First Minister Nicola Sturgeon says restrictions on group sizes and travel distances could be put into law after it became “clear” that some people did not follow the rules at the weekend.
Police Scotland issued 797 dispersal orders on Saturday alone – five times higher than the number issued on the same day last week.
Sturgeon disclosed the stats at the daily briefing, where she also revealed one more person has died with coronavirus in Scotland.
It takes the death toll among confirmed Covid-19 patients to 2363, but counting suspected cases it is more than 3700.
The number of people in hospital with confirmed or suspected coronavirus has fallen by 27 overnight to stand at 1046. There are 27 patients in intensive care with Covid-19, which is unchanged from yesterday.
A total of 15,418 Scots have tested positive for the virus, an increase of 18 since yesterday, although that is likely to be an underestimate.
The number of people who have been discharged from hospital after receiving treatment for the virus since March 5 now stands at 3,695.
These latest figures come after the first phase of the Scottish Government’s four-stage plan to ease coronavirus restrictions began on Friday
People are now allowed to meet people from one other household outdoors and play sports such as golf and tennis as the gradual route out of lockdown gets underway.
Police Scotland said there had been 1,391 “compliant dispersals” of groups of people between 7am on Friday and 7am on Monday, while another 650 groups were broken up “after a police warning”.
Sturgeon said she hoped people enjoyed long-awaited reunions with loved ones, as much of the country basked in a prolonged spell of warm weather.
But she said it was also clear that “not everybody stuck to the rules”, saying that people were staying overnight in tents and caravans at beauty spots and that statistics from Transport Scotland were giving “some cause for concern”.
Specifically, the First Minister cited examples of large traffic flows to Loch Lomond and Glencoe.
Sturgeon said: “I have a duty to be clear with you that if there is continued evidence of even a minority not abiding by these guidelines and travelling unnecessarily, if people meet up in larger groups or if they’re making journeys which risk spreading the virus, we will have to put these restrictions on group size and travel distance into law and we won’t hesitate to do that if we think that is necessary for the collective safety and wellbeing of the population.
“Of course, I should make clear that the stipulation that no more than two households meet at any one time is already the law and, of course, if need be it will be enforced by the police.

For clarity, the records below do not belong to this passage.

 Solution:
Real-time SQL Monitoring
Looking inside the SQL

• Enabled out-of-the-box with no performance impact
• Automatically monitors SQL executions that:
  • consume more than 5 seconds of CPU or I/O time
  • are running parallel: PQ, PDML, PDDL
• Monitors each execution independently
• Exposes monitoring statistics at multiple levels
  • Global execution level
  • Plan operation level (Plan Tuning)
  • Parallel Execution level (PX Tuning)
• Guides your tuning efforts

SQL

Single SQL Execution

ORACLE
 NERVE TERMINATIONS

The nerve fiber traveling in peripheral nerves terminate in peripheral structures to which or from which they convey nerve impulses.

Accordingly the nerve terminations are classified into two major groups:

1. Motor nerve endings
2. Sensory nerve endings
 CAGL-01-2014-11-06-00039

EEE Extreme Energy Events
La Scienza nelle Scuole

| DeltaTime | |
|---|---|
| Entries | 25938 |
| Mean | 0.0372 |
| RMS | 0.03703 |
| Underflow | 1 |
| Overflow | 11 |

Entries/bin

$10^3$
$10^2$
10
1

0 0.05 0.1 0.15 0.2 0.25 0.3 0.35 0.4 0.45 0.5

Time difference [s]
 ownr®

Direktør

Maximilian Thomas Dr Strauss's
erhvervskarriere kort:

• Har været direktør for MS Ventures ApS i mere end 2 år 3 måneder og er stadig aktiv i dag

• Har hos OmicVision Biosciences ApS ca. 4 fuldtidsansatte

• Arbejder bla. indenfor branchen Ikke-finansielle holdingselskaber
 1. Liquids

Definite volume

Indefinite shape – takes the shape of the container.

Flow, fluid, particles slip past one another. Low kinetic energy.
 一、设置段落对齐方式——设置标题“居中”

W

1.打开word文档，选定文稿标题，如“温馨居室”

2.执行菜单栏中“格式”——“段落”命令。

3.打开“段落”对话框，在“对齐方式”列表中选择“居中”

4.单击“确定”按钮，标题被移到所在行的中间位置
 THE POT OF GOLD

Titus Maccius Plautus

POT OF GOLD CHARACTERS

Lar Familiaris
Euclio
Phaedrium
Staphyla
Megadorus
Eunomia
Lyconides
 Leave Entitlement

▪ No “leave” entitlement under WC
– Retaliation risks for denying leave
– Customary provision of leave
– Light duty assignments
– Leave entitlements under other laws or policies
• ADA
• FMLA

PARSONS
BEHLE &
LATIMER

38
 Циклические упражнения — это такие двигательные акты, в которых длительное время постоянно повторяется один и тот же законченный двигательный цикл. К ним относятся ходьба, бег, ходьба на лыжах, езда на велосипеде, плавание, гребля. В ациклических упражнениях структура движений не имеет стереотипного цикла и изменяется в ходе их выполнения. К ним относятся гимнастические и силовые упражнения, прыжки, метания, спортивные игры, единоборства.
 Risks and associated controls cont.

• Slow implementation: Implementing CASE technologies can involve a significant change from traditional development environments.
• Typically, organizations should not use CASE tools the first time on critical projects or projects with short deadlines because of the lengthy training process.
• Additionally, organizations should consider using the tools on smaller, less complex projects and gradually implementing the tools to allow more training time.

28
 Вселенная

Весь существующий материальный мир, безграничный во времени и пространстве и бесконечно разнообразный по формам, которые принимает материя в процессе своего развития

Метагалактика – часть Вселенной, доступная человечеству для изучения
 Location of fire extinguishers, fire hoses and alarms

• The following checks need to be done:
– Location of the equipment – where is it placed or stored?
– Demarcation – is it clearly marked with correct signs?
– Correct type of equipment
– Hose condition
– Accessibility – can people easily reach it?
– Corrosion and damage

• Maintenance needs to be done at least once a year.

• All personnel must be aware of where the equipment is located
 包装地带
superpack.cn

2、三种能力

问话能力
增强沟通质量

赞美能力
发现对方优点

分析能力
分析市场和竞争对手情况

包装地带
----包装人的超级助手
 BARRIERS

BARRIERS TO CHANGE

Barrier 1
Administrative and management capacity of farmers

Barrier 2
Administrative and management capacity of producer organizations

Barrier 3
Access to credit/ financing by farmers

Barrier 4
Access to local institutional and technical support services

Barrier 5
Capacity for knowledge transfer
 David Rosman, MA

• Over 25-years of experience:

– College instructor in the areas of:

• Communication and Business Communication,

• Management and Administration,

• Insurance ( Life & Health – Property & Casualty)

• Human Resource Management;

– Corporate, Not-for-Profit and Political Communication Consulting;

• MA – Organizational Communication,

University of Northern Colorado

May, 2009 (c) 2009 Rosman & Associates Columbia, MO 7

“The progress we have made so far in tackling Covid-19 is simply not guaranteed and it is not irreversible. Cases could increase again, it wouldn’t take too much for that to happen, rather than continuing to decrease, and if that happens then that will result in more loss of life, and if all of that happens, restrictions will have to be reimposed, rather than being further relaxed. None of us want that to happen,” she added.